Au début du 20ème siècle, les enfants qui jouent sur la butte Montmartre, à Paris, fournissent au caricaturiste Francisque Poulbot d'excellents sujets pour ses dessins d'enfants du peuple. Comme il les publie dans le journal L'Humanité, il est alors catalogué de "socialiste révolutionnaire". En août 1914, Poulbot est mobilisé. Agé de 35 ans, il est affecté dans l'armée territoriale et reste à l'arrière du front.

1915-dessin de Francisque Poulbot

En 1915, il est réformé pour raison médicale. Francisque Poulbot est alors embauché à Le Journal, un quotidien nationaliste qui tire à plus d'un million d'exemplaires.

Les dessins de Poulbot sont édités en cartes postales, lesquelles sont vendues par Le Journal.

Le patriotisme ambiant amène Poulbot à dessiner des enfants qui "jouent à la guerre" et à tourner en ridicule les allemands.

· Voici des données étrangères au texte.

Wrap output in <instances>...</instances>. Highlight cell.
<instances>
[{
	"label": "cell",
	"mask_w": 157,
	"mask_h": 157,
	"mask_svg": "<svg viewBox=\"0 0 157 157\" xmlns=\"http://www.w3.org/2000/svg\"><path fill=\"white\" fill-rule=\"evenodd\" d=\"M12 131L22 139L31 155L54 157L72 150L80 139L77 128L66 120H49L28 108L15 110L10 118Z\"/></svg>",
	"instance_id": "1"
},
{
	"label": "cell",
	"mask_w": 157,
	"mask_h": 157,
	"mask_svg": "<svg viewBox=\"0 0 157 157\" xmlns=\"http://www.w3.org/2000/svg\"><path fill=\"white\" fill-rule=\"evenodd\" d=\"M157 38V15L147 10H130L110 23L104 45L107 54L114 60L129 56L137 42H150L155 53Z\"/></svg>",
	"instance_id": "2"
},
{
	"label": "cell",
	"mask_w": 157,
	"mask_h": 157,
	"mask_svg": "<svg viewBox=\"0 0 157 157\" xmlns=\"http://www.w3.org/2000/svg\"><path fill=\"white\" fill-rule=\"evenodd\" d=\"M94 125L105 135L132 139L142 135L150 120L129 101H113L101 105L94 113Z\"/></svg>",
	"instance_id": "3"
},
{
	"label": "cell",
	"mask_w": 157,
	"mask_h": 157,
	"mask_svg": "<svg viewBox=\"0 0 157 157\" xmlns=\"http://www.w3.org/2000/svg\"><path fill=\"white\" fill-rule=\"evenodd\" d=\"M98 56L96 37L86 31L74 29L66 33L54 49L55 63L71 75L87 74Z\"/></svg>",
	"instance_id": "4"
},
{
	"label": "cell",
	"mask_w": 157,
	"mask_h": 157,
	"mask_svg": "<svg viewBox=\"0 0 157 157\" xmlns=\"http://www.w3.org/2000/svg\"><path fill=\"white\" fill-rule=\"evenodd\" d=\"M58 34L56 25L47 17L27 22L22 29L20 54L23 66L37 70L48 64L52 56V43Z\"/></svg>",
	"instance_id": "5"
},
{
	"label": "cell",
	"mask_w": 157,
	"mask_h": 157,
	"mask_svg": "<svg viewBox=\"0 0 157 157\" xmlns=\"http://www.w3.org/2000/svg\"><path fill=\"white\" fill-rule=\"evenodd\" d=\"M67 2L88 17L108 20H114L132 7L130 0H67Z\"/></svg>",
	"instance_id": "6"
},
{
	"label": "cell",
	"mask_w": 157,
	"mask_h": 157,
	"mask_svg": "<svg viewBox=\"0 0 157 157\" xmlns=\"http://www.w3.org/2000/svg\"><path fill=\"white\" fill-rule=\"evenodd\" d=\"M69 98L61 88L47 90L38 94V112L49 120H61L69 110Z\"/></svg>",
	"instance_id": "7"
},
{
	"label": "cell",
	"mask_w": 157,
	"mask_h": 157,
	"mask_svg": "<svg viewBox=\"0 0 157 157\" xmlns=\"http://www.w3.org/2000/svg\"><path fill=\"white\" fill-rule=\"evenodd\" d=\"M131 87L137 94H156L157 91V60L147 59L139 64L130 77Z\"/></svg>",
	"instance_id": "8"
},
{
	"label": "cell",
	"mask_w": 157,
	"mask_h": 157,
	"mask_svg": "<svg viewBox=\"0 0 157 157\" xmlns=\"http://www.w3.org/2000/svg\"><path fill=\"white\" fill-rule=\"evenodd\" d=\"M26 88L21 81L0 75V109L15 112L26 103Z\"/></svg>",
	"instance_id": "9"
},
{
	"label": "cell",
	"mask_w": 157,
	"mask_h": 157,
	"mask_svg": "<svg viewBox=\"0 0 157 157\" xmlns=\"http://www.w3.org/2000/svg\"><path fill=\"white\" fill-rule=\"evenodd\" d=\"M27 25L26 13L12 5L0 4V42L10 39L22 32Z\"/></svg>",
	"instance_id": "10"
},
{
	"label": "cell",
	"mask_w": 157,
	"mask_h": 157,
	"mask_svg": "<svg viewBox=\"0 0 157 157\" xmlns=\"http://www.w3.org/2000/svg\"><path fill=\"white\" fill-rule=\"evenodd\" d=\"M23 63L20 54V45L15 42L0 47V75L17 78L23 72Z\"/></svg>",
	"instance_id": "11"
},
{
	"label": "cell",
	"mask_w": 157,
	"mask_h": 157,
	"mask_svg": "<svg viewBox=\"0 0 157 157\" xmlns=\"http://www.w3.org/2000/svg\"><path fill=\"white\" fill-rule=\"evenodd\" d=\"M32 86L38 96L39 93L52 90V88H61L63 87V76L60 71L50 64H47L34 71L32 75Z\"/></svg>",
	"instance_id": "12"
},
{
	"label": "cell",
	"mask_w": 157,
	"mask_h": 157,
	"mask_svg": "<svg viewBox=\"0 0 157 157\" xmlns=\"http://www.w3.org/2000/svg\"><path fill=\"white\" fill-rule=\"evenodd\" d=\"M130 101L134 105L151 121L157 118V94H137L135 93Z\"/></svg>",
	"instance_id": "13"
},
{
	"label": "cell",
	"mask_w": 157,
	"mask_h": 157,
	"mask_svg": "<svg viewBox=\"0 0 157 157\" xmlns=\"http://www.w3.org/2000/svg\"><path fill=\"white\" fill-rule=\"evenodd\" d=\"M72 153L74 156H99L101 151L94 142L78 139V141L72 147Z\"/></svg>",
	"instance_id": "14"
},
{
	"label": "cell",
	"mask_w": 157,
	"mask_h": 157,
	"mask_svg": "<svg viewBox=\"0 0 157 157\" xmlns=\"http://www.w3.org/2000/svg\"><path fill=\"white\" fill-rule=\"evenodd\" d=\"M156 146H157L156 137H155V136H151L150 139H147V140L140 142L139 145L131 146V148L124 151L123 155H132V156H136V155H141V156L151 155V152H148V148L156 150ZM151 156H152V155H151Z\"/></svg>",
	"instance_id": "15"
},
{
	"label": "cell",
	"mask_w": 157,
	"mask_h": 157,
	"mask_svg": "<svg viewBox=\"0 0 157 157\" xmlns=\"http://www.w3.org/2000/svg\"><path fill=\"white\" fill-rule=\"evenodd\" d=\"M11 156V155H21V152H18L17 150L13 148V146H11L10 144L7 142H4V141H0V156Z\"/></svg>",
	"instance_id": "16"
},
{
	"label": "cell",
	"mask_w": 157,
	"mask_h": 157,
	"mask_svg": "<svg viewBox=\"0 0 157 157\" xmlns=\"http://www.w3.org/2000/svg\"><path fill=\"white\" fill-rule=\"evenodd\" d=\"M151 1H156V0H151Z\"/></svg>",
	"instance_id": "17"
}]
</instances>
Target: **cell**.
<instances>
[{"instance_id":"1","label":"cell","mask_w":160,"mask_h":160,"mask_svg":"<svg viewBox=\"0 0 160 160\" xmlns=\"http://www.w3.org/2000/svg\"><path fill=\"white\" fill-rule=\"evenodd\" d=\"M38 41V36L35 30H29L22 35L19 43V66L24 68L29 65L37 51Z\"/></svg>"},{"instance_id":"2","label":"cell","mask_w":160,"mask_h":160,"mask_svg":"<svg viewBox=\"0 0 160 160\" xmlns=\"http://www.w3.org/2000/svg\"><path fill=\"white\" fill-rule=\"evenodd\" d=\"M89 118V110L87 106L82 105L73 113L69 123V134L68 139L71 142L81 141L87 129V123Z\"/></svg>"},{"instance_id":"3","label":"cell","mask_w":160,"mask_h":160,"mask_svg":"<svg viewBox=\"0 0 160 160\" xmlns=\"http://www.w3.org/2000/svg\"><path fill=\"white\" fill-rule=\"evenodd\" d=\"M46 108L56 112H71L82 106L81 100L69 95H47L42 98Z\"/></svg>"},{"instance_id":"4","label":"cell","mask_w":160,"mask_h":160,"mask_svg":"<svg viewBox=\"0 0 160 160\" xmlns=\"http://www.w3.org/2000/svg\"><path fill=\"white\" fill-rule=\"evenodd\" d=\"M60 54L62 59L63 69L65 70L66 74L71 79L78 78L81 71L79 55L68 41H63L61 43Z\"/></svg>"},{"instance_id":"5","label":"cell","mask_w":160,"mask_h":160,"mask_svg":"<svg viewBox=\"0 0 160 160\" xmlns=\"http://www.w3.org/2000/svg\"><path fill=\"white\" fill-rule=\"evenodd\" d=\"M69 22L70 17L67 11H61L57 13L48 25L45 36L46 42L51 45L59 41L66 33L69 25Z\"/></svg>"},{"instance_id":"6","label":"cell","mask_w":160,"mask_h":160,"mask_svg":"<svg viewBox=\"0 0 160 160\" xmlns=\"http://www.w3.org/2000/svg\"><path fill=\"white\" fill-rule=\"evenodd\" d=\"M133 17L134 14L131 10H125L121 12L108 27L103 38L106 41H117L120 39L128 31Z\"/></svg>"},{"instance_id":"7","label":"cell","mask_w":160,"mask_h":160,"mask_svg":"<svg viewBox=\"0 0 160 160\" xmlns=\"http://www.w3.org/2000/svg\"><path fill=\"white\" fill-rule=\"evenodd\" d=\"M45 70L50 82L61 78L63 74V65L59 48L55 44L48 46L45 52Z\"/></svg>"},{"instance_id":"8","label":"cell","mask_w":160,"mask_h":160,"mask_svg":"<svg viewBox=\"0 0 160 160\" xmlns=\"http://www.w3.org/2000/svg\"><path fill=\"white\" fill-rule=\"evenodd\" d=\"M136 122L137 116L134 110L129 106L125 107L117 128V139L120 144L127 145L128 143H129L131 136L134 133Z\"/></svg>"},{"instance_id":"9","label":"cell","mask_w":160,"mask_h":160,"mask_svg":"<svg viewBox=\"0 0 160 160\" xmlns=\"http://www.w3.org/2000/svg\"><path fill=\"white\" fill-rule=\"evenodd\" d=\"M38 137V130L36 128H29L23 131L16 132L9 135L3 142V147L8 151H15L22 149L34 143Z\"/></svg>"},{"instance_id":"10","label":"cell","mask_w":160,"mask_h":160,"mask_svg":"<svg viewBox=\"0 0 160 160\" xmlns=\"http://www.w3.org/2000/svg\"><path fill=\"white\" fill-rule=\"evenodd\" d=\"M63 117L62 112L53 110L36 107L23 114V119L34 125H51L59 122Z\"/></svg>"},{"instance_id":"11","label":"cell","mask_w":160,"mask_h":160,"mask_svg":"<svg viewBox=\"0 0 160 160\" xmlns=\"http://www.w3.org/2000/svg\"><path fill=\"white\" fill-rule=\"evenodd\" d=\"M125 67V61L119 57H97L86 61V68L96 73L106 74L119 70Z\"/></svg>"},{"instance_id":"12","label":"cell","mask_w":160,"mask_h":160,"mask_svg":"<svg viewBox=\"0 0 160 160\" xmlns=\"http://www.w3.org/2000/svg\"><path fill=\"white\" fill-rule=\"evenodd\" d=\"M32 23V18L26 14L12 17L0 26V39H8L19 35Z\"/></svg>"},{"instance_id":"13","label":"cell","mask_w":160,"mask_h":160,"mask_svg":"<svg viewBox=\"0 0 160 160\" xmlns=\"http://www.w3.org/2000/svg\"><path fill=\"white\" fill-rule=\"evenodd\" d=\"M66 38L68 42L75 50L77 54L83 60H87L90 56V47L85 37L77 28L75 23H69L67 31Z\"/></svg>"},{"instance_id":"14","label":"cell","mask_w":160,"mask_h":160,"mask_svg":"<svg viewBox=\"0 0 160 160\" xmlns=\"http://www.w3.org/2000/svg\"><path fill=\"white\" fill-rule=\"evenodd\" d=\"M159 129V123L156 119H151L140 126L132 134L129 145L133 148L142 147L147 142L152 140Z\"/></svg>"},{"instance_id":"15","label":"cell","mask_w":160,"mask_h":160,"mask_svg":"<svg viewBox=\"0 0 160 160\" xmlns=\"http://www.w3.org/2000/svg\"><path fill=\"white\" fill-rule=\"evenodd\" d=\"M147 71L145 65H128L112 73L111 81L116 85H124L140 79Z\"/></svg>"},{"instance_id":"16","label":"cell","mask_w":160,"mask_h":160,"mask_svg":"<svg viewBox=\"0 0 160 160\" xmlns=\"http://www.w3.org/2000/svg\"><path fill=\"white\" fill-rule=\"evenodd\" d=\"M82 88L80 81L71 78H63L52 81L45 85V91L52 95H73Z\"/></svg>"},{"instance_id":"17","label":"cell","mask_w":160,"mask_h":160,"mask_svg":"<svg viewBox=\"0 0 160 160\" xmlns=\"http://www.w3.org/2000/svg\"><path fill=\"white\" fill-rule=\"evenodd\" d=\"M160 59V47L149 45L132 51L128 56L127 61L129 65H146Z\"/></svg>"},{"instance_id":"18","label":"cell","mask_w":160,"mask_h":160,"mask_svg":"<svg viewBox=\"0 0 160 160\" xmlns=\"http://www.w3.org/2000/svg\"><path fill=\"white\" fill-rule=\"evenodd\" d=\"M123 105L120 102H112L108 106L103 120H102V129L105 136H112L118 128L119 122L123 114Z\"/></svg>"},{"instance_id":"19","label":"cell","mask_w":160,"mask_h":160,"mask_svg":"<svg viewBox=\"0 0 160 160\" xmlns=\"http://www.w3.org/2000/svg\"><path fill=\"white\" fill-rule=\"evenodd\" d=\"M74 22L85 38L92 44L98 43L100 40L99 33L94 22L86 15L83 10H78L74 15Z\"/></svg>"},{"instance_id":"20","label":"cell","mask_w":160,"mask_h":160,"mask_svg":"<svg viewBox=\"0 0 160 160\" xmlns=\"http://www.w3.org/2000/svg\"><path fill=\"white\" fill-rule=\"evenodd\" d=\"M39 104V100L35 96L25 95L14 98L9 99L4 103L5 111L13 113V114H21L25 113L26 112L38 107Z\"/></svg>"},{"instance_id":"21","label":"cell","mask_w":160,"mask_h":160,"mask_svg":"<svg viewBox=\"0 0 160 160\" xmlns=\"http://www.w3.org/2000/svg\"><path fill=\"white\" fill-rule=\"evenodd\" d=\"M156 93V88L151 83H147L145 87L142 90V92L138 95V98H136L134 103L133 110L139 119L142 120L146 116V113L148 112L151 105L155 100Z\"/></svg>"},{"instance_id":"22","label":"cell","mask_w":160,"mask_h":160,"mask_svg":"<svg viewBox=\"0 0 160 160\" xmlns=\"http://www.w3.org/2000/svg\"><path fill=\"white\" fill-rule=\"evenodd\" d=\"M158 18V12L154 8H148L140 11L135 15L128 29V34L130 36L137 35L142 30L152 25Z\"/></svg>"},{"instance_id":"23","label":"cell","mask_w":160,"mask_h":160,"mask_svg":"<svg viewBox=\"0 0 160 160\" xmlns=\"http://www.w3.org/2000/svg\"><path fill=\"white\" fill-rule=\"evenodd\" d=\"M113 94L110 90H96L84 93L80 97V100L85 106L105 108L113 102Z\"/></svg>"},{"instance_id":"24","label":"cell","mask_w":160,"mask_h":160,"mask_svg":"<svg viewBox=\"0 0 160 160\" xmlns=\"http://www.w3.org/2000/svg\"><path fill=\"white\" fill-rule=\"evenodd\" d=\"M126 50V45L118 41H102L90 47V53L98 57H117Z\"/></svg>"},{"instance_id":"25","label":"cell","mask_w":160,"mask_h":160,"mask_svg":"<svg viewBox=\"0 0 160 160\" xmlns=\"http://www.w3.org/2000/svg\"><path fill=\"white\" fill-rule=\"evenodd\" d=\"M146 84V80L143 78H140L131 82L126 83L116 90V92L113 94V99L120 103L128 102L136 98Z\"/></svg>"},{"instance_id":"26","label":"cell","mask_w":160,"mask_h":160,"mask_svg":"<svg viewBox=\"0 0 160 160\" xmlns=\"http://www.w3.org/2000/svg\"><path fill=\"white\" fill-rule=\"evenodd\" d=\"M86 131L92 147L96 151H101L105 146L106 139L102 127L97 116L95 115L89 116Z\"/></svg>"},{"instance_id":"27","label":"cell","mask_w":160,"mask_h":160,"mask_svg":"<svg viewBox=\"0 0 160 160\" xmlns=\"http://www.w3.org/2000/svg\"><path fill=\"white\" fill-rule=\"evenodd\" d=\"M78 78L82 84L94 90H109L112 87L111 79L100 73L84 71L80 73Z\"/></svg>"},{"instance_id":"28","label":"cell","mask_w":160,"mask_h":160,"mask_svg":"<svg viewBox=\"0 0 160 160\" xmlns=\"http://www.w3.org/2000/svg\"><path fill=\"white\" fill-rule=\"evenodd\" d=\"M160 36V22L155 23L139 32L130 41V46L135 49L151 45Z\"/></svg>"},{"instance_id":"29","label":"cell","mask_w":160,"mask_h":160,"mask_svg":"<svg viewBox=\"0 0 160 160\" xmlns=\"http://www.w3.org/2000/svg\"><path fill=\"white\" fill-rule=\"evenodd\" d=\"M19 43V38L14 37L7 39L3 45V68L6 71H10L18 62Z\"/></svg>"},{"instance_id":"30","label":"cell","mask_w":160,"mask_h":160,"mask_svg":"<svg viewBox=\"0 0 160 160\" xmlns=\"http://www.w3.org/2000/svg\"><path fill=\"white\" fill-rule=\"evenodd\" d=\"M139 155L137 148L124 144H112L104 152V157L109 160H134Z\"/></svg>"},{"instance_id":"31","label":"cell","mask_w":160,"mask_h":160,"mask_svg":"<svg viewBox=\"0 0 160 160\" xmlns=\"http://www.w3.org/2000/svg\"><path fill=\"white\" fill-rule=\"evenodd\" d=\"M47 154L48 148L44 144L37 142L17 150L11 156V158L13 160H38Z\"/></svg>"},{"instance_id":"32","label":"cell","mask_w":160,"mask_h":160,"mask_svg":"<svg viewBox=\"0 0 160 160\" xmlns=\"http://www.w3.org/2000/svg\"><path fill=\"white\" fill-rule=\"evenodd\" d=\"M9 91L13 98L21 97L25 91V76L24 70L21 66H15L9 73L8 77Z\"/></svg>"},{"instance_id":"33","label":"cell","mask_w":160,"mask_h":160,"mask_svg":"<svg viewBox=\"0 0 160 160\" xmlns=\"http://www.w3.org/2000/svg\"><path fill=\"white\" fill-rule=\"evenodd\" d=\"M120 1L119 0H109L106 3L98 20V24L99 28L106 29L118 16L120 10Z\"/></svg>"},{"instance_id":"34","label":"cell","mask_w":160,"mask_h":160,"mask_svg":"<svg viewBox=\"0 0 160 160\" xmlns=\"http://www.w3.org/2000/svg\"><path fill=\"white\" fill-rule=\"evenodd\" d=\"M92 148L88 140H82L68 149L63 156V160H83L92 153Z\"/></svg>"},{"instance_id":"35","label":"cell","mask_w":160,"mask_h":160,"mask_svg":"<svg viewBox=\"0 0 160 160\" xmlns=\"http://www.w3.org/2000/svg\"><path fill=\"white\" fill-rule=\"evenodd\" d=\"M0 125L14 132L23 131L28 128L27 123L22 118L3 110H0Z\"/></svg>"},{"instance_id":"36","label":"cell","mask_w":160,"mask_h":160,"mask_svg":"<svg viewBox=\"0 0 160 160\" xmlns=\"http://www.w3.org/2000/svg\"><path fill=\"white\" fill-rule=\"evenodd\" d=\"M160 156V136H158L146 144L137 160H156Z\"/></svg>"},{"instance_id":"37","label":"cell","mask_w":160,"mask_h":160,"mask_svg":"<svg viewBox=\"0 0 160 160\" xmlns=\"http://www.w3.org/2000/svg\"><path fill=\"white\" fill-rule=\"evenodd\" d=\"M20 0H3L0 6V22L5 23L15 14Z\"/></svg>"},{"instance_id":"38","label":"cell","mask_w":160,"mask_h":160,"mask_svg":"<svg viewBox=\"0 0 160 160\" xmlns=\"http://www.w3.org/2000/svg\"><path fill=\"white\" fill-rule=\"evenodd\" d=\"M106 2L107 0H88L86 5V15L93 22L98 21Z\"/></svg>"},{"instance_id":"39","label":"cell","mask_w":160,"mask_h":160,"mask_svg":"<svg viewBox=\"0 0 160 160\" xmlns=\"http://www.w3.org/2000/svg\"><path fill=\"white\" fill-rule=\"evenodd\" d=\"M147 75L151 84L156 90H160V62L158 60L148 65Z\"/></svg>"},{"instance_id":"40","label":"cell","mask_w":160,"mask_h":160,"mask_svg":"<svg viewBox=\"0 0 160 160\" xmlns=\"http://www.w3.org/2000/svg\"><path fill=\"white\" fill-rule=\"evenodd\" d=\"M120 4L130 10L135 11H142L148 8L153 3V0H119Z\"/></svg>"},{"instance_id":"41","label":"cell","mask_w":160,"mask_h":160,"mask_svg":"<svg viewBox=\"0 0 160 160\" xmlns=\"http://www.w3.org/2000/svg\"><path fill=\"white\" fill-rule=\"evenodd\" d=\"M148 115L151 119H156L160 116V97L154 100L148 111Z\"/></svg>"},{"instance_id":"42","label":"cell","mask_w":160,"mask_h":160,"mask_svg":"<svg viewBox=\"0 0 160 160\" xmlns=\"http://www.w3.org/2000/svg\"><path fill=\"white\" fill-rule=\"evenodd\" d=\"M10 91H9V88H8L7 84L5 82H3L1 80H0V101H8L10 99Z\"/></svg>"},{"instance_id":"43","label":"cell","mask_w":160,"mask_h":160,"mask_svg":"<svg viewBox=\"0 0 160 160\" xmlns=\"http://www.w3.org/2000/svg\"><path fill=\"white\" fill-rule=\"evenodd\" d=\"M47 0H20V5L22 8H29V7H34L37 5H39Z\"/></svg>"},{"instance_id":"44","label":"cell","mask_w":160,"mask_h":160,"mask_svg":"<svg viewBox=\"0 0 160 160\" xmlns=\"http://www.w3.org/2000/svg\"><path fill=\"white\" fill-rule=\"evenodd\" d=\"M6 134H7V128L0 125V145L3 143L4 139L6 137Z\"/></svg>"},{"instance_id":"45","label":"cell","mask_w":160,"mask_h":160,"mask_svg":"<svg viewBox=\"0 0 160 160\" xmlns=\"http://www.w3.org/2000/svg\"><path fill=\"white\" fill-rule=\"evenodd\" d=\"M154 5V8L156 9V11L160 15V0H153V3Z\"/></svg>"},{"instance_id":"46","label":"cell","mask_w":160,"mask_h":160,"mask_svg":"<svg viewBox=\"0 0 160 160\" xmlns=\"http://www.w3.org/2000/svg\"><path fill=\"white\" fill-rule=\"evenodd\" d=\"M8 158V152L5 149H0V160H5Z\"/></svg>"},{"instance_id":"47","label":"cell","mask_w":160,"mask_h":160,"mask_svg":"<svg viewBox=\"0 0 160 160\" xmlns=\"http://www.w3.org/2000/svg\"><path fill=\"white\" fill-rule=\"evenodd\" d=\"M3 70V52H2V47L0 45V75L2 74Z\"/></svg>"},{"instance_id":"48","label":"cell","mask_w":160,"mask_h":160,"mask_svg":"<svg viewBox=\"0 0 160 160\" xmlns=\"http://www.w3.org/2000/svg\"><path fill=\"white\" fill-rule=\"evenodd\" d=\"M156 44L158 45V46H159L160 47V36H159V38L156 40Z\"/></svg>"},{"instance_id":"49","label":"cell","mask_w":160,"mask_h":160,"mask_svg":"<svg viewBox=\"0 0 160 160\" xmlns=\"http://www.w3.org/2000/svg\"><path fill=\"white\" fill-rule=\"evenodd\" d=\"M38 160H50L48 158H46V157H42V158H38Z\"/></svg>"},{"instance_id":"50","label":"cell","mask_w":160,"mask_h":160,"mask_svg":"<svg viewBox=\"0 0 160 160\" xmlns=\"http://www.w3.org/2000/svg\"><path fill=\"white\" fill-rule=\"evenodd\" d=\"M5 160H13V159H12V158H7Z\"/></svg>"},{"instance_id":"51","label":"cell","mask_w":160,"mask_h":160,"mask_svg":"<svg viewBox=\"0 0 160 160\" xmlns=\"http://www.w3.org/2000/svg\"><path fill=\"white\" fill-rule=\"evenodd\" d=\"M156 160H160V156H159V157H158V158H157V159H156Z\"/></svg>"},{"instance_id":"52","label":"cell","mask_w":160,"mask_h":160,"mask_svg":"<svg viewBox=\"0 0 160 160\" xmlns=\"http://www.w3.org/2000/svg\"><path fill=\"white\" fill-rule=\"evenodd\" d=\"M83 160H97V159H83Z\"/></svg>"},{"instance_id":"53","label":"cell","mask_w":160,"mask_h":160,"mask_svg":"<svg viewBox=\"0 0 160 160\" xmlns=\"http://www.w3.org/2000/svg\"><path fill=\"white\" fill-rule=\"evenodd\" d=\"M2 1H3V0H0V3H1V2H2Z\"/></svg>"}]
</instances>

Le Journal connaît cependant une grave crise en 1917... 

Lenoir, son principal actionnaire, est accusé d'être payé par l'Allemagne afin d'utiliser son quotidien pour dire du mal de l'Angleterre, alliée de la France.

Lenoir est rapidement fusillé et Le Journal perd la moitié de ses lecteurs du jour au lendemain.

En 1940, l'Allemagne nazie, victorieuse, occupe la moitié nord de la France. Se souvenant alors des dessins que Francisque Poulbot a fait 25 ans auparavant, pendant la guerre précédente, les occupants se montrent extrêmement rancuniers et Poulbot fait partie de ceux qui sont immédiatement interdits de publication.